Let’s assign the number 2 to special_num_2 and look at the class of special_num_2.

### try it here

What’s happened here?

Question

Next, let’s assign “special_number” to the class of special_num_2.

class(special_num_2) <- "special_number"
class(special_num_2)
special_num_2

What’s happening here?

As crazy as this is, it is completely legal R code, but if you want to have a better behaved S3 class you should create a constructor which returns an S3 object.

Create a constructor called shape_s3()

Example

Consider the shape_s3() function below, which is a constructor that returns a shape_S3 object:

shape_s3 <- function(side_lengths){
  structure(list(side_lengths = side_lengths), class = "shape_S3")
}

square_4 <- shape_s3(c(4, 4, 4, 4))
class(square_4)
[1] "shape_S3"
triangle_3 <- shape_s3(c(3, 3, 3))
class(triangle_3)
[1] "shape_S3"

We have now made two shape_S3 objects: square_4 and triangle_3, which are both instantiations of the shape_S3 class.

Imagine that you wanted to create a method (or function) that would return TRUE if a shape_S3 object was a square, FALSE if a shape_S3 object was not a square, and NA if the object provided as an argument to the method was not a shape_S3 object.

This can be achieved using R’s generic methods system. A generic method can return different values based depending on the class of its input.

Example

For example, mean() is a generic method that can find the average of a vector of number or it can find the “average day” from a vector of dates.

mean(c(2, 3, 7))
[1] 4
mean(c(as.Date("2016-09-01"), as.Date("2016-09-03")))
[1] "2016-09-02"

Create a generic method called is_square()

Now, let’s create a generic method for identifying shape_S3 objects that are squares.

Step 1: use UseMethod()

First, the creation of every generic method uses the UseMethod() function in the following way with only slight variations:

[name of method] <- function(x) UseMethod("[name of method]")

Let’s call this method is_square:

is_square <- function(x) UseMethod("is_square")
Step 2: Define what’s inside the method

Next, we add the actual definition for the function to detect whether or not a shape is a square by specifying is_square.shape_S3.

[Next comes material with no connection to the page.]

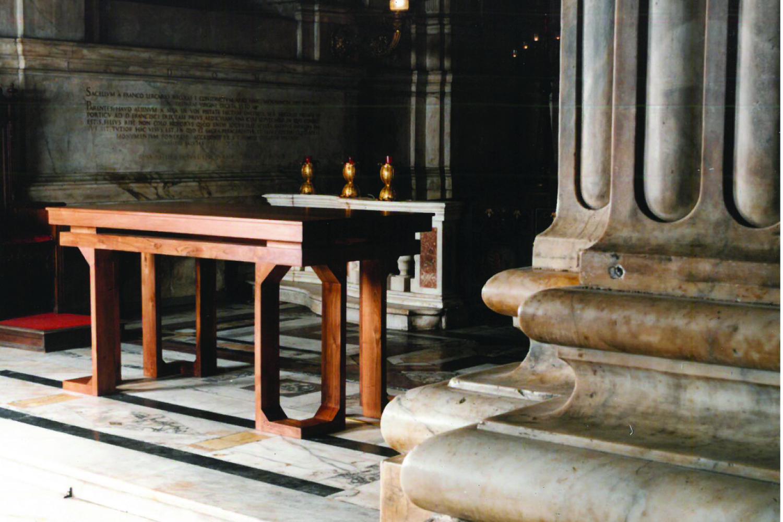 altare per le messe feriali per la cattedrale di san lorenzo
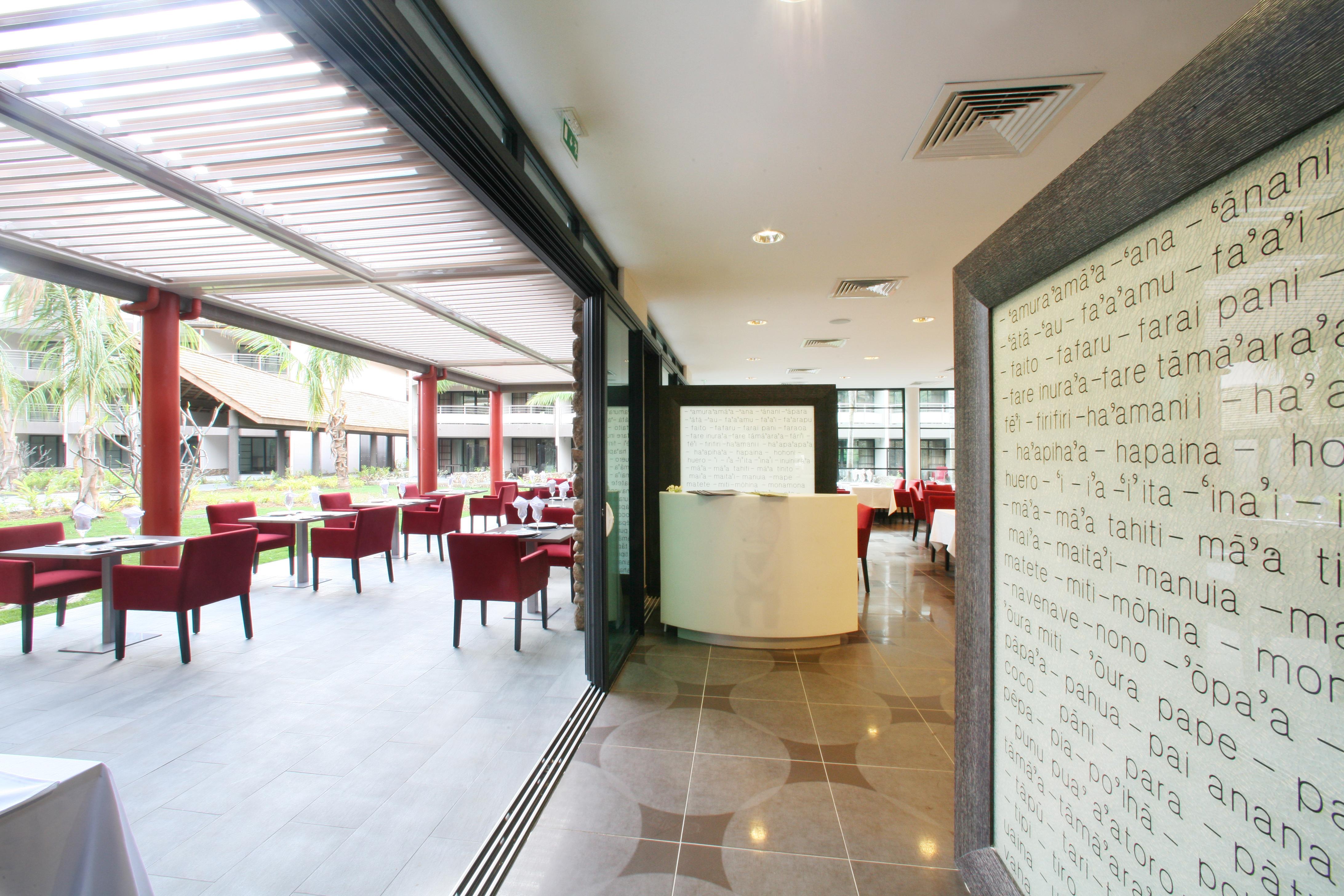 https://tahititourisme.mx/wp-content/uploads/2018/03/RESTAURATION-Vaitohi-Restaurant-3.jpg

By putting a dot (.) and then the name of the class after is_square, we can create a method that associates is_square with the shape_S3 class:

is_square.shape_S3 <- function(x){
  length(x$side_lengths) == 4 &&
    x$side_lengths[1] == x$side_lengths[2] &&
    x$side_lengths[2] == x$side_lengths[3] &&
    x$side_lengths[3] == x$side_lengths[4]
}

is_square(square_4)
[1] TRUE
is_square(triangle_3)
[1] FALSE

Seems to be working well!

We also want is_square() to return NA when its argument is not a shape_S3.

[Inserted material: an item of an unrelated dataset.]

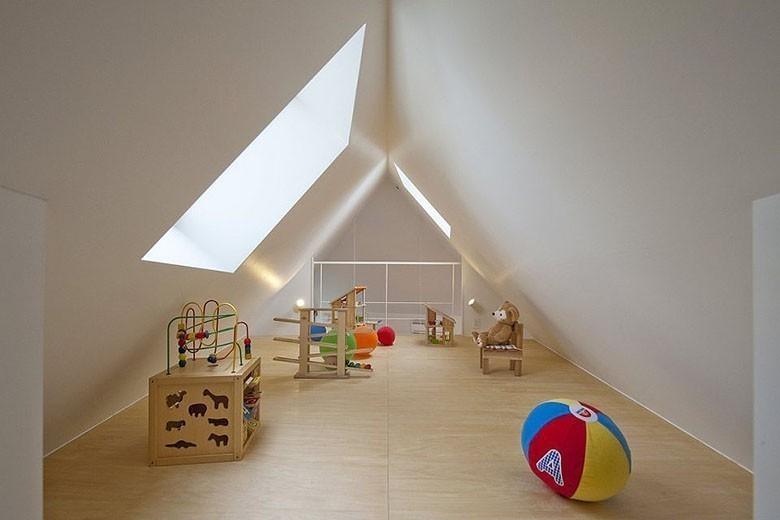 mizuishi-house-in-horinouchi-loft2-via-smallhousebliss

We can specify is_square.default as a last resort if there is not method associated with the object passed to is_square().

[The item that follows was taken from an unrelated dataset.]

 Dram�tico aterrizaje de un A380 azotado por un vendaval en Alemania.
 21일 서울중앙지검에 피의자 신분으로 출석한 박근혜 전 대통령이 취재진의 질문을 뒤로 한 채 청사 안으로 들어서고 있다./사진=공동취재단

is_square.default <- function(x){
  NA
}

is_square("square")
[1] NA
is_square(c(1, 1, 1, 1))
[1] NA

Let’s try printing square_4:

print(square_4)
$side_lengths
[1] 4 4 4 4

attr(,"class")
[1] "shape_S3"

Doesn’t that look ugly?

Create a generic method print() for shape_S3 class

Lucky for us print() is a generic method, so we can specify a print method for the shape_S3 class:

print.shape_S3 <- function(x){
  if(length(x$side_lengths) == 3){
    paste("A triangle with side lengths of", x$side_lengths[1], 
          x$side_lengths[2], "and", x$side_lengths[3])
  } else if(length(x$side_lengths) == 4) {
    if(is_square(x)){
      paste("A square with four sides of length", x$side_lengths[1])
    } else {
      paste("A quadrilateral with side lengths of", x$side_lengths[1],
            x$side_lengths[2], x$side_lengths[3], "and", x$side_lengths[4])
    }
  } else {
    paste("A shape with", length(x$side_lengths), "sides.")
  }
}

print(square_4)
[1] "A square with four sides of length 4"
print(triangle_3)
[1] "A triangle with side lengths of 3 3 and 3"
print(shape_s3(c(10, 10, 20, 20, 15)))
[1] "A shape with 5 sides."
print(shape_s3(c(2, 3, 4, 5)))
[1] "A quadrilateral with side lengths of 2 3 4 and 5"
Pro-tip

Since printing an object to the console is one of the most common things to do in R, nearly every class has an associated print method!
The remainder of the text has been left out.